» Stated exercise
Copy out all of the entries below, replacing "farther" with "more distant" wherever it occurs and leaving everything else as it is.

──────────

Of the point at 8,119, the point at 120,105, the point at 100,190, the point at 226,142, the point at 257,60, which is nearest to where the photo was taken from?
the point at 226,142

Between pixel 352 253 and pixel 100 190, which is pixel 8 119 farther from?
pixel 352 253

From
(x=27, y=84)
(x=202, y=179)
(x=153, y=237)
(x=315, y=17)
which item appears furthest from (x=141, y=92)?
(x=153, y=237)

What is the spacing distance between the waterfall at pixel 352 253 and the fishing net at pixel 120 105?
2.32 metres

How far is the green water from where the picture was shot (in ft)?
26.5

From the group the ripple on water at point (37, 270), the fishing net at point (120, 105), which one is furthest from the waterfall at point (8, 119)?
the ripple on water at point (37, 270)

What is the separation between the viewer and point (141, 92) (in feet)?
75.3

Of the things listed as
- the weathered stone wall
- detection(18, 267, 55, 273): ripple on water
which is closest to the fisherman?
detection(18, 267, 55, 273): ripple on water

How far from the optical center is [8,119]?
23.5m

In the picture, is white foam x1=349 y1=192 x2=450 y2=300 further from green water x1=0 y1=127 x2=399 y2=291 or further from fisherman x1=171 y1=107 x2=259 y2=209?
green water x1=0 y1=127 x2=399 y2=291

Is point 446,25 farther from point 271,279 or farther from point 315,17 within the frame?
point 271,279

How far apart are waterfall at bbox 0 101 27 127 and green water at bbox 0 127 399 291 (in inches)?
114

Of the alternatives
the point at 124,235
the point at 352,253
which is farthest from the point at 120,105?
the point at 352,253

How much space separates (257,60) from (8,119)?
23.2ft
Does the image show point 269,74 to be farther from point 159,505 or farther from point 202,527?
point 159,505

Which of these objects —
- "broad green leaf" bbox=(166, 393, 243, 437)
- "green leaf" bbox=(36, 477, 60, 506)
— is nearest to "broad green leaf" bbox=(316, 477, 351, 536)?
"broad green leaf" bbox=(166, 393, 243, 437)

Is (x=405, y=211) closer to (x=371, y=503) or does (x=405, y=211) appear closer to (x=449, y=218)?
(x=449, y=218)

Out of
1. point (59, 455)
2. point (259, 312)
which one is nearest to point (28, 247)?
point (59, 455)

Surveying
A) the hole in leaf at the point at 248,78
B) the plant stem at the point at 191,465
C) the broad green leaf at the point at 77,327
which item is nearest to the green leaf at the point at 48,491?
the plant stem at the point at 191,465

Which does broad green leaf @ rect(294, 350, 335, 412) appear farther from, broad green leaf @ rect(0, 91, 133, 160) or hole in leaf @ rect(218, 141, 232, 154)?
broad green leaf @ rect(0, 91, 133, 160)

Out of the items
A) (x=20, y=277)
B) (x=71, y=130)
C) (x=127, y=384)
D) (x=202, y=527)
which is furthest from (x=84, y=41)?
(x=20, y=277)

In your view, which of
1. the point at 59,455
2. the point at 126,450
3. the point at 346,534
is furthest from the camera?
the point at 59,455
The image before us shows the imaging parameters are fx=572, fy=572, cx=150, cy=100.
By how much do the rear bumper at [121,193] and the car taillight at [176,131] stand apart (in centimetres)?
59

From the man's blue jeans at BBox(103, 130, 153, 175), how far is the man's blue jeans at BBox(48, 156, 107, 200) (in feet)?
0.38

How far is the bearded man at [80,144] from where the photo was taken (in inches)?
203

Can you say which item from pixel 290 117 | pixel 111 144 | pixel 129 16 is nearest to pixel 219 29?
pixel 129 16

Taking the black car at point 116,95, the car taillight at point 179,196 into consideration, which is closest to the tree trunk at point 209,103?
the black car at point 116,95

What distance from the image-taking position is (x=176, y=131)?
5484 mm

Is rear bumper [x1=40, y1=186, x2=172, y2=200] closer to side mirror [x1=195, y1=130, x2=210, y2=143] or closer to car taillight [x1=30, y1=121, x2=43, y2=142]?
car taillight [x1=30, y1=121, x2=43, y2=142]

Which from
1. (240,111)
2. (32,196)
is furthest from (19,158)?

──────────

» Solution below
Of the point at 8,119, the point at 120,105, the point at 100,190, the point at 226,142, the point at 257,60, which is nearest to where the photo was taken from?
the point at 226,142

Between pixel 352 253 and pixel 100 190, which is pixel 8 119 more distant from?
pixel 352 253

From
(x=27, y=84)
(x=202, y=179)
(x=153, y=237)
(x=315, y=17)
which item appears furthest from (x=141, y=92)?
(x=153, y=237)

What is the spacing distance between the waterfall at pixel 352 253 and the fishing net at pixel 120 105?
2.32 metres

How far is the green water from where the picture was shot (in ft)?
26.5

From the group the ripple on water at point (37, 270), the fishing net at point (120, 105), which one is furthest from the waterfall at point (8, 119)?
the ripple on water at point (37, 270)

What is the separation between the viewer and point (141, 92) (in feet)?
75.3

Of the things listed as
- the weathered stone wall
- detection(18, 267, 55, 273): ripple on water
which is closest to the fisherman?
detection(18, 267, 55, 273): ripple on water

How far from the optical center is [8,119]?
23.5m

In the picture, is white foam x1=349 y1=192 x2=450 y2=300 further from green water x1=0 y1=127 x2=399 y2=291 or further from fisherman x1=171 y1=107 x2=259 y2=209?
green water x1=0 y1=127 x2=399 y2=291

Is point 446,25 more distant from point 271,279 or more distant from point 315,17 within the frame?
point 271,279

How far apart are waterfall at bbox 0 101 27 127 and green water at bbox 0 127 399 291 (in inches)?
114

Of the alternatives
the point at 124,235
the point at 352,253
which is farthest from the point at 120,105?
the point at 352,253

How much space separates (257,60) from (8,119)?
23.2ft
Does the image show point 269,74 to be more distant from point 159,505 or more distant from point 202,527?
point 159,505

Which of these objects —
- "broad green leaf" bbox=(166, 393, 243, 437)
- "green leaf" bbox=(36, 477, 60, 506)
— is nearest to "broad green leaf" bbox=(316, 477, 351, 536)?
"broad green leaf" bbox=(166, 393, 243, 437)

Is (x=405, y=211) closer to (x=371, y=503) or does (x=405, y=211) appear closer to (x=449, y=218)?
(x=449, y=218)

Out of
1. point (59, 455)
2. point (259, 312)
which one is nearest to point (28, 247)?
point (59, 455)

Surveying
A) the hole in leaf at the point at 248,78
B) the plant stem at the point at 191,465
C) the broad green leaf at the point at 77,327
which item is nearest to the green leaf at the point at 48,491?
the plant stem at the point at 191,465

Which does broad green leaf @ rect(294, 350, 335, 412) appear more distant from, broad green leaf @ rect(0, 91, 133, 160) or hole in leaf @ rect(218, 141, 232, 154)?
broad green leaf @ rect(0, 91, 133, 160)

Out of the items
A) (x=20, y=277)
B) (x=71, y=130)
C) (x=127, y=384)
D) (x=202, y=527)
which is furthest from (x=84, y=41)?
(x=20, y=277)

In your view, which of
1. the point at 59,455
2. the point at 126,450
3. the point at 346,534
is furthest from the camera?
the point at 59,455
The image before us shows the imaging parameters are fx=572, fy=572, cx=150, cy=100.
By how much do the rear bumper at [121,193] and the car taillight at [176,131] stand apart (in centimetres)?
59

From the man's blue jeans at BBox(103, 130, 153, 175), how far is the man's blue jeans at BBox(48, 156, 107, 200) (in feet)?
0.38

How far is the bearded man at [80,144] from where the photo was taken (in inches)?
203

Can you say which item from pixel 290 117 | pixel 111 144 | pixel 129 16 is nearest to pixel 219 29?
pixel 129 16

Taking the black car at point 116,95, the car taillight at point 179,196 into consideration, which is closest to the tree trunk at point 209,103?
the black car at point 116,95

What distance from the image-taking position is (x=176, y=131)?
5484 mm

Is rear bumper [x1=40, y1=186, x2=172, y2=200] closer to side mirror [x1=195, y1=130, x2=210, y2=143] or closer to car taillight [x1=30, y1=121, x2=43, y2=142]?
car taillight [x1=30, y1=121, x2=43, y2=142]

Which from
1. (240,111)
2. (32,196)
is furthest from (19,158)?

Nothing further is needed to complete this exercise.